Work order:
Write the records out once more, exactly as they are given.
..........
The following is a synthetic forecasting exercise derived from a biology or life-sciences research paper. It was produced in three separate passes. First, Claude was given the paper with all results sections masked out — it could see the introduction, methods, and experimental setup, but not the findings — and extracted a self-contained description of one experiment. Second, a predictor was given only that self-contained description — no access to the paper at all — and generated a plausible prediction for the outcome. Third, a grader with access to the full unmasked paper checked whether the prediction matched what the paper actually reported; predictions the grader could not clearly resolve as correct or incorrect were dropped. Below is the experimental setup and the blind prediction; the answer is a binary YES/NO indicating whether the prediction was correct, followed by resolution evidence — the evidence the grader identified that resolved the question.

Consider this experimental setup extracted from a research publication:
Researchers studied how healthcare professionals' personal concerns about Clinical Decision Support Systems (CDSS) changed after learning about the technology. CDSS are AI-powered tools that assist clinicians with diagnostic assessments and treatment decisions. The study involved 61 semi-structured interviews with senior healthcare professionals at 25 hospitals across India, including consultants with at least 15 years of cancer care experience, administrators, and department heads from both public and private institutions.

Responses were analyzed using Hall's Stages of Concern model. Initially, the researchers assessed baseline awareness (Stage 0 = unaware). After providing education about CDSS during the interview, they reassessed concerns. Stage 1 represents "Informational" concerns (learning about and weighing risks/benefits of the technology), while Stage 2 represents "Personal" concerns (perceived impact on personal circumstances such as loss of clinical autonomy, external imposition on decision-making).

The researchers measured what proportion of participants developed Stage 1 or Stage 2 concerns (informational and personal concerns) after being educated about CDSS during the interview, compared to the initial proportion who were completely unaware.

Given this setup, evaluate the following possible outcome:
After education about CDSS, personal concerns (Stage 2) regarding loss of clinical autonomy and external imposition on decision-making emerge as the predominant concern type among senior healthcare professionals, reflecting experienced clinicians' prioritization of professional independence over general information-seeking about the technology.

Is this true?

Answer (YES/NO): YES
..........
Written solution:
The following is a synthetic forecasting exercise derived from a biology or life-sciences research paper. It was produced in three separate passes. First, Claude was given the paper with all results sections masked out — it could see the introduction, methods, and experimental setup, but not the findings — and extracted a self-contained description of one experiment. Second, a predictor was given only that self-contained description — no access to the paper at all — and generated a plausible prediction for the outcome. Third, a grader with access to the full unmasked paper checked whether the prediction matched what the paper actually reported; predictions the grader could not clearly resolve as correct or incorrect were dropped. Below is the experimental setup and the blind prediction; the answer is a binary YES/NO indicating whether the prediction was correct, followed by resolution evidence — the evidence the grader identified that resolved the question.

Consider this experimental setup extracted from a research publication:
Researchers studied how healthcare professionals' personal concerns about Clinical Decision Support Systems (CDSS) changed after learning about the technology. CDSS are AI-powered tools that assist clinicians with diagnostic assessments and treatment decisions. The study involved 61 semi-structured interviews with senior healthcare professionals at 25 hospitals across India, including consultants with at least 15 years of cancer care experience, administrators, and department heads from both public and private institutions.

Responses were analyzed using Hall's Stages of Concern model. Initially, the researchers assessed baseline awareness (Stage 0 = unaware). After providing education about CDSS during the interview, they reassessed concerns. Stage 1 represents "Informational" concerns (learning about and weighing risks/benefits of the technology), while Stage 2 represents "Personal" concerns (perceived impact on personal circumstances such as loss of clinical autonomy, external imposition on decision-making).

The researchers measured what proportion of participants developed Stage 1 or Stage 2 concerns (informational and personal concerns) after being educated about CDSS during the interview, compared to the initial proportion who were completely unaware.

Given this setup, evaluate the following possible outcome:
After education about CDSS, personal concerns (Stage 2) regarding loss of clinical autonomy and external imposition on decision-making emerge as the predominant concern type among senior healthcare professionals, reflecting experienced clinicians' prioritization of professional independence over general information-seeking about the technology.

Is this true?

Answer (YES/NO): YES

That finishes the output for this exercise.